• **Collected data**:

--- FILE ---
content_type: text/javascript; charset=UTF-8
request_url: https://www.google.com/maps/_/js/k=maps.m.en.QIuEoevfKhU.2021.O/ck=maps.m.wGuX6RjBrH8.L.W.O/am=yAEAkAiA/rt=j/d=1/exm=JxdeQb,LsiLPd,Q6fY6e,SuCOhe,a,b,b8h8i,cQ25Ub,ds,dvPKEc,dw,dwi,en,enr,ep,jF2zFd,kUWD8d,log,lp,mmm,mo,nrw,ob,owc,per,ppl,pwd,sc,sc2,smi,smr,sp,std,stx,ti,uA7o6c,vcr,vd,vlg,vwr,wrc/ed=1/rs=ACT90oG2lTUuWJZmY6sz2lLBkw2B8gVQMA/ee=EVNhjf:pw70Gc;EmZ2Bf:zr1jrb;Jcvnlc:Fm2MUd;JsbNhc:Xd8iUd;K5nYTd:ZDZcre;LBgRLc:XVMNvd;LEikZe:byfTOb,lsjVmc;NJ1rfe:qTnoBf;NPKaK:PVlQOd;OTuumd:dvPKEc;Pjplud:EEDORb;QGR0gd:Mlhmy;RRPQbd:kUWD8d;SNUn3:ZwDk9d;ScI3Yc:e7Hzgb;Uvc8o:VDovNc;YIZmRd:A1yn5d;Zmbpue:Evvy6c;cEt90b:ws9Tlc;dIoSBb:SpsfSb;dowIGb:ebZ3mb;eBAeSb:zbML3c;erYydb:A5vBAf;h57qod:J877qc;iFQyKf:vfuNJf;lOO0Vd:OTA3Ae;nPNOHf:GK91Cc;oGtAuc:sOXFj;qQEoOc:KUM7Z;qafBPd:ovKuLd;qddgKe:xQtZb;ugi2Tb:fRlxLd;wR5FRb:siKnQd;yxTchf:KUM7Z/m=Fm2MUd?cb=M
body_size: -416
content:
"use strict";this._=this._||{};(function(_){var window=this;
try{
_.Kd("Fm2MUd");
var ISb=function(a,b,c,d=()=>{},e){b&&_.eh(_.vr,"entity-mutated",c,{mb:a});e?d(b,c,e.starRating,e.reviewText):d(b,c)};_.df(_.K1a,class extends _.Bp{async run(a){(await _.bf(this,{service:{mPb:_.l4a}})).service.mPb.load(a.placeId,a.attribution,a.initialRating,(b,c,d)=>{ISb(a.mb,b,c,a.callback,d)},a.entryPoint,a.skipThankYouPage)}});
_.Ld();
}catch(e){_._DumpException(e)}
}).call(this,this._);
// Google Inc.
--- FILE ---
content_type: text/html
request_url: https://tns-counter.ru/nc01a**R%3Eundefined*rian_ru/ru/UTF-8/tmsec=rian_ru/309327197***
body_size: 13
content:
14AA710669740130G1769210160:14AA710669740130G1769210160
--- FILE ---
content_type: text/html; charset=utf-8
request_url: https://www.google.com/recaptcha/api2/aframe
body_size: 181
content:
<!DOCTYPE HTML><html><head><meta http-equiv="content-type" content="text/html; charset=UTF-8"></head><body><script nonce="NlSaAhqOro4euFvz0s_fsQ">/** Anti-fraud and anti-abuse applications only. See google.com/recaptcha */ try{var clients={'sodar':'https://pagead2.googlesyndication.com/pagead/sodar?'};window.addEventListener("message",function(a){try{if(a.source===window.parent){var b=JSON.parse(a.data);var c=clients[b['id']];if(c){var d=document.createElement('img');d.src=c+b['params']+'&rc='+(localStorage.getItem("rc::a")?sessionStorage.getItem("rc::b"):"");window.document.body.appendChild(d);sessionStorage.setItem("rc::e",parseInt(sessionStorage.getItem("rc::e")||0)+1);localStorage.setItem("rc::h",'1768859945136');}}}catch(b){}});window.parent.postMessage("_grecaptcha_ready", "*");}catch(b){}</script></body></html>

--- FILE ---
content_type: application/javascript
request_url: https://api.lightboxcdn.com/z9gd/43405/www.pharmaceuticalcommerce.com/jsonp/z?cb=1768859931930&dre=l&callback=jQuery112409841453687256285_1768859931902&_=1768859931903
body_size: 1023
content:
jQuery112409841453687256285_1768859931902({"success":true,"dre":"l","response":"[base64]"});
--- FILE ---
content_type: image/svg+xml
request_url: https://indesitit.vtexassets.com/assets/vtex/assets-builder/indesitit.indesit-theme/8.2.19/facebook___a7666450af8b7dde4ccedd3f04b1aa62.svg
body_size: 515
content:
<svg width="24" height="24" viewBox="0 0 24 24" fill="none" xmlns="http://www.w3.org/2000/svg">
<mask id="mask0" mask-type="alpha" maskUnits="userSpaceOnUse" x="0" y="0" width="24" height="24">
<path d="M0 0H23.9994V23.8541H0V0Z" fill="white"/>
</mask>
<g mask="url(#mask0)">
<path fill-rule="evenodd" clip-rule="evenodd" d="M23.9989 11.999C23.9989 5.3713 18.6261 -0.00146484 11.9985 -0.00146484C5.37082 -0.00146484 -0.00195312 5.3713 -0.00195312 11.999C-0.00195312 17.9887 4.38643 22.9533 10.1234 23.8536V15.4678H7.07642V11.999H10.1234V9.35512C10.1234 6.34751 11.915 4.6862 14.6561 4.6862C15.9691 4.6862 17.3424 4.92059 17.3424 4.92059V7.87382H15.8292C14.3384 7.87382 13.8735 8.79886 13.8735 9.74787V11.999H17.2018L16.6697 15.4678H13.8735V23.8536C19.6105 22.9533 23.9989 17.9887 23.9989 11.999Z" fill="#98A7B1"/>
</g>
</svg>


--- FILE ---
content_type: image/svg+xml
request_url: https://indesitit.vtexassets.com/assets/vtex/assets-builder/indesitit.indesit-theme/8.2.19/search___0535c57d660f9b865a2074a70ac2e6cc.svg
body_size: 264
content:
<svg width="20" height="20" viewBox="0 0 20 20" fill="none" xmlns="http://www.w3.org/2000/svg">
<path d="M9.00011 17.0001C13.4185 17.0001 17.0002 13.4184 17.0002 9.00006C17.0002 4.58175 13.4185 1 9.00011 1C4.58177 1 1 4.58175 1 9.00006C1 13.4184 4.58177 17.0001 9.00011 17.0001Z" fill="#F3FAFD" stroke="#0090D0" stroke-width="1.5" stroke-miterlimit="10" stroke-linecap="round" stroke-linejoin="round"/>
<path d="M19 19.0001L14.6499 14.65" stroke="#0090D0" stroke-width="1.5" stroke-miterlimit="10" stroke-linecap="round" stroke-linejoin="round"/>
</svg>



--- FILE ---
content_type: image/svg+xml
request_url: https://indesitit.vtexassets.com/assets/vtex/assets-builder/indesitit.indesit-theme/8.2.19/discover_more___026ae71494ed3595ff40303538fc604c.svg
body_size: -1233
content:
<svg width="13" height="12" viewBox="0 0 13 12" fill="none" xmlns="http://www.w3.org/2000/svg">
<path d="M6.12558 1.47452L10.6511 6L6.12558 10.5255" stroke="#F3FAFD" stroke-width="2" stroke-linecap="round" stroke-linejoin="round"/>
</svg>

• **PROBLEM**:
Each line must be given again exactly as written above.

• **OUTPUT FOR THIS EXERCISE**:
--- FILE ---
content_type: text/javascript; charset=UTF-8
request_url: https://www.google.com/maps/_/js/k=maps.m.en.QIuEoevfKhU.2021.O/ck=maps.m.wGuX6RjBrH8.L.W.O/am=yAEAkAiA/rt=j/d=1/exm=JxdeQb,LsiLPd,Q6fY6e,SuCOhe,a,b,b8h8i,cQ25Ub,ds,dvPKEc,dw,dwi,en,enr,ep,jF2zFd,kUWD8d,log,lp,mmm,mo,nrw,ob,owc,per,ppl,pwd,sc,sc2,smi,smr,sp,std,stx,ti,uA7o6c,vcr,vd,vlg,vwr,wrc/ed=1/rs=ACT90oG2lTUuWJZmY6sz2lLBkw2B8gVQMA/ee=EVNhjf:pw70Gc;EmZ2Bf:zr1jrb;Jcvnlc:Fm2MUd;JsbNhc:Xd8iUd;K5nYTd:ZDZcre;LBgRLc:XVMNvd;LEikZe:byfTOb,lsjVmc;NJ1rfe:qTnoBf;NPKaK:PVlQOd;OTuumd:dvPKEc;Pjplud:EEDORb;QGR0gd:Mlhmy;RRPQbd:kUWD8d;SNUn3:ZwDk9d;ScI3Yc:e7Hzgb;Uvc8o:VDovNc;YIZmRd:A1yn5d;Zmbpue:Evvy6c;cEt90b:ws9Tlc;dIoSBb:SpsfSb;dowIGb:ebZ3mb;eBAeSb:zbML3c;erYydb:A5vBAf;h57qod:J877qc;iFQyKf:vfuNJf;lOO0Vd:OTA3Ae;nPNOHf:GK91Cc;oGtAuc:sOXFj;qQEoOc:KUM7Z;qafBPd:ovKuLd;qddgKe:xQtZb;ugi2Tb:fRlxLd;wR5FRb:siKnQd;yxTchf:KUM7Z/m=Fm2MUd?cb=M
body_size: -416
content:
"use strict";this._=this._||{};(function(_){var window=this;
try{
_.Kd("Fm2MUd");
var ISb=function(a,b,c,d=()=>{},e){b&&_.eh(_.vr,"entity-mutated",c,{mb:a});e?d(b,c,e.starRating,e.reviewText):d(b,c)};_.df(_.K1a,class extends _.Bp{async run(a){(await _.bf(this,{service:{mPb:_.l4a}})).service.mPb.load(a.placeId,a.attribution,a.initialRating,(b,c,d)=>{ISb(a.mb,b,c,a.callback,d)},a.entryPoint,a.skipThankYouPage)}});
_.Ld();
}catch(e){_._DumpException(e)}
}).call(this,this._);
// Google Inc.
--- FILE ---
content_type: text/html
request_url: https://tns-counter.ru/nc01a**R%3Eundefined*rian_ru/ru/UTF-8/tmsec=rian_ru/309327197***
body_size: 13
content:
14AA710669740130G1769210160:14AA710669740130G1769210160
--- FILE ---
content_type: text/html; charset=utf-8
request_url: https://www.google.com/recaptcha/api2/aframe
body_size: 181
content:
<!DOCTYPE HTML><html><head><meta http-equiv="content-type" content="text/html; charset=UTF-8"></head><body><script nonce="NlSaAhqOro4euFvz0s_fsQ">/** Anti-fraud and anti-abuse applications only. See google.com/recaptcha */ try{var clients={'sodar':'https://pagead2.googlesyndication.com/pagead/sodar?'};window.addEventListener("message",function(a){try{if(a.source===window.parent){var b=JSON.parse(a.data);var c=clients[b['id']];if(c){var d=document.createElement('img');d.src=c+b['params']+'&rc='+(localStorage.getItem("rc::a")?sessionStorage.getItem("rc::b"):"");window.document.body.appendChild(d);sessionStorage.setItem("rc::e",parseInt(sessionStorage.getItem("rc::e")||0)+1);localStorage.setItem("rc::h",'1768859945136');}}}catch(b){}});window.parent.postMessage("_grecaptcha_ready", "*");}catch(b){}</script></body></html>

--- FILE ---
content_type: application/javascript
request_url: https://api.lightboxcdn.com/z9gd/43405/www.pharmaceuticalcommerce.com/jsonp/z?cb=1768859931930&dre=l&callback=jQuery112409841453687256285_1768859931902&_=1768859931903
body_size: 1023
content:
jQuery112409841453687256285_1768859931902({"success":true,"dre":"l","response":"[base64]"});
--- FILE ---
content_type: image/svg+xml
request_url: https://indesitit.vtexassets.com/assets/vtex/assets-builder/indesitit.indesit-theme/8.2.19/facebook___a7666450af8b7dde4ccedd3f04b1aa62.svg
body_size: 515
content:
<svg width="24" height="24" viewBox="0 0 24 24" fill="none" xmlns="http://www.w3.org/2000/svg">
<mask id="mask0" mask-type="alpha" maskUnits="userSpaceOnUse" x="0" y="0" width="24" height="24">
<path d="M0 0H23.9994V23.8541H0V0Z" fill="white"/>
</mask>
<g mask="url(#mask0)">
<path fill-rule="evenodd" clip-rule="evenodd" d="M23.9989 11.999C23.9989 5.3713 18.6261 -0.00146484 11.9985 -0.00146484C5.37082 -0.00146484 -0.00195312 5.3713 -0.00195312 11.999C-0.00195312 17.9887 4.38643 22.9533 10.1234 23.8536V15.4678H7.07642V11.999H10.1234V9.35512C10.1234 6.34751 11.915 4.6862 14.6561 4.6862C15.9691 4.6862 17.3424 4.92059 17.3424 4.92059V7.87382H15.8292C14.3384 7.87382 13.8735 8.79886 13.8735 9.74787V11.999H17.2018L16.6697 15.4678H13.8735V23.8536C19.6105 22.9533 23.9989 17.9887 23.9989 11.999Z" fill="#98A7B1"/>
</g>
</svg>


--- FILE ---
content_type: image/svg+xml
request_url: https://indesitit.vtexassets.com/assets/vtex/assets-builder/indesitit.indesit-theme/8.2.19/search___0535c57d660f9b865a2074a70ac2e6cc.svg
body_size: 264
content:
<svg width="20" height="20" viewBox="0 0 20 20" fill="none" xmlns="http://www.w3.org/2000/svg">
<path d="M9.00011 17.0001C13.4185 17.0001 17.0002 13.4184 17.0002 9.00006C17.0002 4.58175 13.4185 1 9.00011 1C4.58177 1 1 4.58175 1 9.00006C1 13.4184 4.58177 17.0001 9.00011 17.0001Z" fill="#F3FAFD" stroke="#0090D0" stroke-width="1.5" stroke-miterlimit="10" stroke-linecap="round" stroke-linejoin="round"/>
<path d="M19 19.0001L14.6499 14.65" stroke="#0090D0" stroke-width="1.5" stroke-miterlimit="10" stroke-linecap="round" stroke-linejoin="round"/>
</svg>



--- FILE ---
content_type: image/svg+xml
request_url: https://indesitit.vtexassets.com/assets/vtex/assets-builder/indesitit.indesit-theme/8.2.19/discover_more___026ae71494ed3595ff40303538fc604c.svg
body_size: -1233
content:
<svg width="13" height="12" viewBox="0 0 13 12" fill="none" xmlns="http://www.w3.org/2000/svg">
<path d="M6.12558 1.47452L10.6511 6L6.12558 10.5255" stroke="#F3FAFD" stroke-width="2" stroke-linecap="round" stroke-linejoin="round"/>
</svg>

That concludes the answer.